Nodes maintain information about other nearby nodes in the network by storing these nodes in their routing table. Each node has a list of k-buckets that contain the contact details of other nodes in the network, categorized based on their proximity in the ID space.

When a node becomes unresponsive or disconnects, other nodes in the network detect the lack of response after a specified period of time. At that point, the failed node is considered inactive.

When a node detects the inactivity of another node, it updates its routing table by removing the entry of the failed node. Additionally, the node performs a series of actions to maintain connectivity and redundancy in the network.

  • Data Replication: If the failed node was storing data, other nodes in the network can assume the responsibility of maintaining replicas of that data. This way, the data remains available even if the original node becomes disconnected. The nodes that will take up this responsibility will be those that are closest using the same XOR metric with IDs to keep the network as optimized as possible.

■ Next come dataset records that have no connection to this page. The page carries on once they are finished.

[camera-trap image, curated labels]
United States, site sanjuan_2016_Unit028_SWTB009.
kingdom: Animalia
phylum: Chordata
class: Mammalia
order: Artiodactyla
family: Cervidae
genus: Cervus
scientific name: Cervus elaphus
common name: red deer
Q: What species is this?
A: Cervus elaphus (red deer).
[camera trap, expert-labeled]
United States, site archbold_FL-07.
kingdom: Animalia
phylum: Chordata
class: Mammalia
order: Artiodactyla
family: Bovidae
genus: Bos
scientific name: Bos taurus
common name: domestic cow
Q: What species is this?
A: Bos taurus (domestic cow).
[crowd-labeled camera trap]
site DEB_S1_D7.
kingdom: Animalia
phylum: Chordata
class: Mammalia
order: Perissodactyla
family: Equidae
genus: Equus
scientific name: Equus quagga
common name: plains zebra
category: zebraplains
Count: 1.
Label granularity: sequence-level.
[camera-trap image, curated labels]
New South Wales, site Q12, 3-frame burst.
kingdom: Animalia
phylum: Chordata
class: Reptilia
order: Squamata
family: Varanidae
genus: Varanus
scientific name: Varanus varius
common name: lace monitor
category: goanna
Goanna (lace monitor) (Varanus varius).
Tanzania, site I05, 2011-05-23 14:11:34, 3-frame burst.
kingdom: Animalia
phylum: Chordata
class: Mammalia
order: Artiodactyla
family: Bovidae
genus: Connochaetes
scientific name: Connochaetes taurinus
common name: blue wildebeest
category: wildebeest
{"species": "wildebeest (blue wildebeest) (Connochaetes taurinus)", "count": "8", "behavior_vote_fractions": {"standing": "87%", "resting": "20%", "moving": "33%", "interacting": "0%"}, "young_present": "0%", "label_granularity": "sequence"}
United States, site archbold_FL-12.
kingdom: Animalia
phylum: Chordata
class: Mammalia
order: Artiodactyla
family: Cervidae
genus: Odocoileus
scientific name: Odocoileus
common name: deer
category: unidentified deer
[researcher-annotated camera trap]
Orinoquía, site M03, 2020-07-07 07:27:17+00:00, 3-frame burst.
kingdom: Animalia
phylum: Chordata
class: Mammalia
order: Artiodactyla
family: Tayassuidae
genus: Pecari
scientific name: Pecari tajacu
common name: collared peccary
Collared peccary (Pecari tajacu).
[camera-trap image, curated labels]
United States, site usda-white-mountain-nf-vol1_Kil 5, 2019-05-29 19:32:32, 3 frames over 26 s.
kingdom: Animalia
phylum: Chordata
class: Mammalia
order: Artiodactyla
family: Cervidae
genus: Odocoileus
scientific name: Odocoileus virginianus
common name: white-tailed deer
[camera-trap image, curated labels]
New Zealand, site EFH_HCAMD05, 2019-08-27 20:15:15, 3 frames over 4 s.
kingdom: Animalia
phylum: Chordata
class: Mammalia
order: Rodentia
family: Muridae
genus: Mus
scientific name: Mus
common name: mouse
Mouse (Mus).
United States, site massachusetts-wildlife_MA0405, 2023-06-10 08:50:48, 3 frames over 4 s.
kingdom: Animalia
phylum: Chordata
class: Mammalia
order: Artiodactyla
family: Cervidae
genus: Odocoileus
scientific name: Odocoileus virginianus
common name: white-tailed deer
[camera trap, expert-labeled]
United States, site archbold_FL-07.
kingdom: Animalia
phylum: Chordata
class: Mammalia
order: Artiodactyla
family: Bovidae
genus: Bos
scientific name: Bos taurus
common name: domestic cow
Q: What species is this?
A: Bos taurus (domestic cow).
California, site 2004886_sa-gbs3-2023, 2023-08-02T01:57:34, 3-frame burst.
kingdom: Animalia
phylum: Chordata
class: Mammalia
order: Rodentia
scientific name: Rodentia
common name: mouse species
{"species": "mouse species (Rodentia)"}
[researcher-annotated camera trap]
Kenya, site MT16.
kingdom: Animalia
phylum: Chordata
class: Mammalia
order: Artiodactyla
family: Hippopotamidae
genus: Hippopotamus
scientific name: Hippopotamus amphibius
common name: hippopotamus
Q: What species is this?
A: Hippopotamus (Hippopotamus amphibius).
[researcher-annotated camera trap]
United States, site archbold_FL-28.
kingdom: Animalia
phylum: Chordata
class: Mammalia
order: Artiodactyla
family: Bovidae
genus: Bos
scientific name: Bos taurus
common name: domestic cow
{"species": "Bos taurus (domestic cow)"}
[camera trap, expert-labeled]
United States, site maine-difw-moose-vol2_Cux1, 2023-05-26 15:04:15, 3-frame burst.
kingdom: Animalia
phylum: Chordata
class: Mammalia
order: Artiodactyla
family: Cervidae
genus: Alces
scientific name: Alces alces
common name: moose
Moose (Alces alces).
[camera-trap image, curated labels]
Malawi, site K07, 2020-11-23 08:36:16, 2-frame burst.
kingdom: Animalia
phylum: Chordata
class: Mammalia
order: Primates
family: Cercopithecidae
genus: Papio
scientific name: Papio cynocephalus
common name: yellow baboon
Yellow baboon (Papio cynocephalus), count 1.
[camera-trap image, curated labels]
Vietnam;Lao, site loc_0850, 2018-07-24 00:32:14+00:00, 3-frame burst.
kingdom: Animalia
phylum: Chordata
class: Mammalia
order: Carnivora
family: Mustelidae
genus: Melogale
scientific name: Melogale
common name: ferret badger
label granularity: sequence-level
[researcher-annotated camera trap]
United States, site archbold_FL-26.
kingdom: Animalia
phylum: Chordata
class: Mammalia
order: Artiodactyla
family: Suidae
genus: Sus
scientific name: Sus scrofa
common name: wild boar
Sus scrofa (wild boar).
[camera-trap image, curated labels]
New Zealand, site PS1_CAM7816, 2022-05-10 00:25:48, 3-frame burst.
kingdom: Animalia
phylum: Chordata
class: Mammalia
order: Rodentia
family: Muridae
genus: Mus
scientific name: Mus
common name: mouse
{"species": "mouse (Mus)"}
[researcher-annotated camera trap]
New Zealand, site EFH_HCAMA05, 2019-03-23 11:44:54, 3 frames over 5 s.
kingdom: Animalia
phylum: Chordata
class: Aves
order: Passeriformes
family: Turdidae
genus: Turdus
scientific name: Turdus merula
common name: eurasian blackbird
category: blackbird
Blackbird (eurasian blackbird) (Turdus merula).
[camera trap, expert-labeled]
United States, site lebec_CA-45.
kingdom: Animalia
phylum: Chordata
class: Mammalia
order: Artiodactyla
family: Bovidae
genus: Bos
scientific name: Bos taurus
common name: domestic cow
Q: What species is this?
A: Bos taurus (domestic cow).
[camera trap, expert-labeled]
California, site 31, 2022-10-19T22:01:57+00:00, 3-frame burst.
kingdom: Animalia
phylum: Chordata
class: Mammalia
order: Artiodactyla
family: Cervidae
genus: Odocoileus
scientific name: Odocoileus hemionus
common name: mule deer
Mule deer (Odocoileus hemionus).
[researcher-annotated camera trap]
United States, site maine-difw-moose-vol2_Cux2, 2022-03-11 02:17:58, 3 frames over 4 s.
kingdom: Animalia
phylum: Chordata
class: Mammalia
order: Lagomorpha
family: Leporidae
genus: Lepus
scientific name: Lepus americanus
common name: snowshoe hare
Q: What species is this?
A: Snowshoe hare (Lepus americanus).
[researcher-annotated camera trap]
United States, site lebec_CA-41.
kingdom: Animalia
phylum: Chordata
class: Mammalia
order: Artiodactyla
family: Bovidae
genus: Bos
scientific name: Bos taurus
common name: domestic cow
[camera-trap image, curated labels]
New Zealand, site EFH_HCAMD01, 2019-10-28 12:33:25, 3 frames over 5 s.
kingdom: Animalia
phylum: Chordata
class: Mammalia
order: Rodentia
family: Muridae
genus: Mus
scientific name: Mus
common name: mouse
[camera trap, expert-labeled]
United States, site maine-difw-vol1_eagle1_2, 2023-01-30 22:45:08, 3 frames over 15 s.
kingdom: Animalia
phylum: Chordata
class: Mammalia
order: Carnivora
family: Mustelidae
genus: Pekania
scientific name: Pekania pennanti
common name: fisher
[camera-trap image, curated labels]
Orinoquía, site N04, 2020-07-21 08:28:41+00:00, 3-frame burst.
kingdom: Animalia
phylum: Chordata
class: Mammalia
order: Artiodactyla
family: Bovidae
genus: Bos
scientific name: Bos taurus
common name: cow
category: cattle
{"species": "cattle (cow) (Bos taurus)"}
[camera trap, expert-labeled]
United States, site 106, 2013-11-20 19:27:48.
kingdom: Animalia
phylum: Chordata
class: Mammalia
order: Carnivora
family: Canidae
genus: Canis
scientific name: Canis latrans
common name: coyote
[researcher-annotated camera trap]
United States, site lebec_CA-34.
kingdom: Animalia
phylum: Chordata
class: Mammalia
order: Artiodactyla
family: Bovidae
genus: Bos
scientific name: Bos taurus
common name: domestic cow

  • Routing Information Update: Nodes that had the failed node in their routing table update that entry by removing it. This way, the nodes avoid sending messages or performing actions towards a node that is no longer available. In the event that a node runs out of neighbors, it can execute a broadcast to try to discover other nodes in the network.

  • Contact expiration ensures that the information stored in the network remains accessible even when individual nodes fail. By removing inactive nodes from the buckets, it ensures that routing paths are updated and kept efficient.